There are two problems with new pumped hydro projects. First, they cost billions of dollars and take years to build, and can run afoul of environmental opposition, as is the case with the 2-gigawatt, $2.5 billion NextEra Energy-backed Eagle Mountain project. Another project proposed for the San Vicente reservoir in San Diego County hasn’t encountered the same environmental opposition, but it would still cost between $1 billion and $2 billion to complete.
The second challenge for pumped hydro projects is that they’re built to provide massive amounts of energy, but are very rarely constructed, largely as a last resort when other resources can’t be tapped. This requires multiple offtakers to sign power-purchase agreements that pledge to pay prices high enough to justify the upfront costs of building them in the first place. Bills that would have bolstered this business case via state mandates to purchase pumped storage power have failed to gain traction in the California legislature over the past few years.

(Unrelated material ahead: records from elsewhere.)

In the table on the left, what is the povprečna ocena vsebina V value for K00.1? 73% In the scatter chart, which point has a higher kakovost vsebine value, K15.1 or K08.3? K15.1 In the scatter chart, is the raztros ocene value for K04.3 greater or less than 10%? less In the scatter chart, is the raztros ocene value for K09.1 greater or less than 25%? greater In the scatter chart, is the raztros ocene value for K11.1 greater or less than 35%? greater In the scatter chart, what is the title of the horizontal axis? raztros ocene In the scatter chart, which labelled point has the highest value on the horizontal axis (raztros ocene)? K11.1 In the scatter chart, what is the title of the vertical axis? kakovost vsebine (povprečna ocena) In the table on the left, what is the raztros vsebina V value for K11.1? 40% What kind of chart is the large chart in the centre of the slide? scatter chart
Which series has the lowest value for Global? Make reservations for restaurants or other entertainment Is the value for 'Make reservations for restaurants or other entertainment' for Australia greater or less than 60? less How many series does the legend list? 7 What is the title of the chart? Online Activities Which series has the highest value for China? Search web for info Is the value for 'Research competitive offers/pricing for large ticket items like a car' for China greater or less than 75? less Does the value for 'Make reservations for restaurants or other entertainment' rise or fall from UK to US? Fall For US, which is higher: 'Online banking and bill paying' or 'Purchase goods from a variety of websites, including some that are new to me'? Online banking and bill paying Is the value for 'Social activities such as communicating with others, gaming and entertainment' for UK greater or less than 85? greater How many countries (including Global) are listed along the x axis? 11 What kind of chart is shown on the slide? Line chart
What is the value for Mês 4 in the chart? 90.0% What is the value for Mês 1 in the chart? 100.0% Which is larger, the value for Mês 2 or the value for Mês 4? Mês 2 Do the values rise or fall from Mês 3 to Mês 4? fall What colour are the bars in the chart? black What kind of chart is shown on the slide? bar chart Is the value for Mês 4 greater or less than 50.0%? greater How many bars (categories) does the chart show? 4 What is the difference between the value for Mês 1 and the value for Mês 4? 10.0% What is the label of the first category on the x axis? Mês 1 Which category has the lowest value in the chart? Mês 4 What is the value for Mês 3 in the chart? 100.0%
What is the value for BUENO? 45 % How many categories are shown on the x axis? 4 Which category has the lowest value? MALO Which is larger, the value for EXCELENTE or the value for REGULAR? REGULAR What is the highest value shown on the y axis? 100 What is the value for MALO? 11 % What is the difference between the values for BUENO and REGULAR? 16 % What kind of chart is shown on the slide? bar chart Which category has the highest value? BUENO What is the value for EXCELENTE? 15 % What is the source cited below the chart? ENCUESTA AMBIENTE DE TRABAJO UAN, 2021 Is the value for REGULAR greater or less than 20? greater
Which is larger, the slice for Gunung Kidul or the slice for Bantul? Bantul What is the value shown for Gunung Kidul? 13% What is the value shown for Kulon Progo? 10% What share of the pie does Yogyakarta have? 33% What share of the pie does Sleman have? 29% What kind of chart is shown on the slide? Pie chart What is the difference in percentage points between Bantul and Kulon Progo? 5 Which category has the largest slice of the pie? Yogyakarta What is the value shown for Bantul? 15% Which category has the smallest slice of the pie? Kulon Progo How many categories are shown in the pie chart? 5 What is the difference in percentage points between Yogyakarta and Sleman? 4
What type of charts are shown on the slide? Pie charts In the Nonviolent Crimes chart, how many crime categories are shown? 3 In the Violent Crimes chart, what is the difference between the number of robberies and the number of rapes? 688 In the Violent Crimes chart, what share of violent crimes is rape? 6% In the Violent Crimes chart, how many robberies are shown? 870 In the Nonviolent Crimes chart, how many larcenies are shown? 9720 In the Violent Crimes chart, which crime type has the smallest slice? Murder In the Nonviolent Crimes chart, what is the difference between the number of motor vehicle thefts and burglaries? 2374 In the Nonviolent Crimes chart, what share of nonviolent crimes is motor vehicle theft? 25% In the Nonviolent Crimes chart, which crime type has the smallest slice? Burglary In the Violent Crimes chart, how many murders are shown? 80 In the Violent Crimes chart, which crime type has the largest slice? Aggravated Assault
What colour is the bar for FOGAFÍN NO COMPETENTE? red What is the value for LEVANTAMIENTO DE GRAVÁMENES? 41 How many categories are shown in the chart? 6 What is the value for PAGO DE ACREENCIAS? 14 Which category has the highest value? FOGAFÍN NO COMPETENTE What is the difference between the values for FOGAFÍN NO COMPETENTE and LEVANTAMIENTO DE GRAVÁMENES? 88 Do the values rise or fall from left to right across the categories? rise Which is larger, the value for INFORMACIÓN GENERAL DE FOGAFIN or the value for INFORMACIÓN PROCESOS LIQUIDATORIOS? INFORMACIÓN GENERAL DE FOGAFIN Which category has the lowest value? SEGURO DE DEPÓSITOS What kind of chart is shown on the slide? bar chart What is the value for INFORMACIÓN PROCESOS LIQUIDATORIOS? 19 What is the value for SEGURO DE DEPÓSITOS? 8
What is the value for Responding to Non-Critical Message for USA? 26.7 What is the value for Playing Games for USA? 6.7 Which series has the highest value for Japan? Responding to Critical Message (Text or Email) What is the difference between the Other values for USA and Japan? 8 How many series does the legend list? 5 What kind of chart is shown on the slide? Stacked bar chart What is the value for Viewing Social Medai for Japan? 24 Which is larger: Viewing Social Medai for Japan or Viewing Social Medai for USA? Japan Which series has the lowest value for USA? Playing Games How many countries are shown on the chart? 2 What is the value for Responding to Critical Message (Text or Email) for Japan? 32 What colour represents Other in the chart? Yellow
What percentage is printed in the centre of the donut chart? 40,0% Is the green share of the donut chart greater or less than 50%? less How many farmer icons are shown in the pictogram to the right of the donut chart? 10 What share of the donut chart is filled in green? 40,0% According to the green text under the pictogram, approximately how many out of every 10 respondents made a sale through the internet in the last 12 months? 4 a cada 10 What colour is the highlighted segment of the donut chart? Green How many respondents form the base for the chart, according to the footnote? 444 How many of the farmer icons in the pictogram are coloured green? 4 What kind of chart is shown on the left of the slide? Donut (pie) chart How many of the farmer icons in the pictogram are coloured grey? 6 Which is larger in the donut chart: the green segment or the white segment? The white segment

The CPUC is proposing a joint procurement structure to guide these complex geothermal and long-duration storage procurements, CPUC energy regulatory analyst Neil Raffan noted during the March 10 workshop. It’s also setting 2025 as the target date for bringing them online, to give enough time for the complexities to be worked out.
Clean energy groups have largely praised the CPUC for including carve-outs for these resources in its plan. But they’re also worried about how to ensure they’re financed, built and interconnected to the grid in time.
“As we saw in Texas, we do need these weather-independent resources,” Vote Solar’s Smeloff said, referring to the Texas winter blackouts of February 2021. “I guess the question is at what cost, and can we do it by 2025?”
Beyond their cost and complexity, building the transmission grid capacity to bring these far-flung resources to where they’re needed may be another stumbling block, he noted. Transmission takes years to site, permit and build, and it is notoriously hard to move it from plan to reality.
Several participants in the March 10 workshop questioned whether the CPUC’s recent guidance to grid operator CAISO on how much transmission it should plan to build over the next five years was sufficient to ensure that the 7.5 GW of resources it’s calling for in this plan will be able to be interconnected to the grid by mid-decade.
“What’s scary is that if we’ve got solar, storage and maybe some wind that could otherwise participate in the procurement, but [which] can’t get interconnected because of these transmission backlogs, then we’re going to end up defaulting to gas,” CEERT’s White said.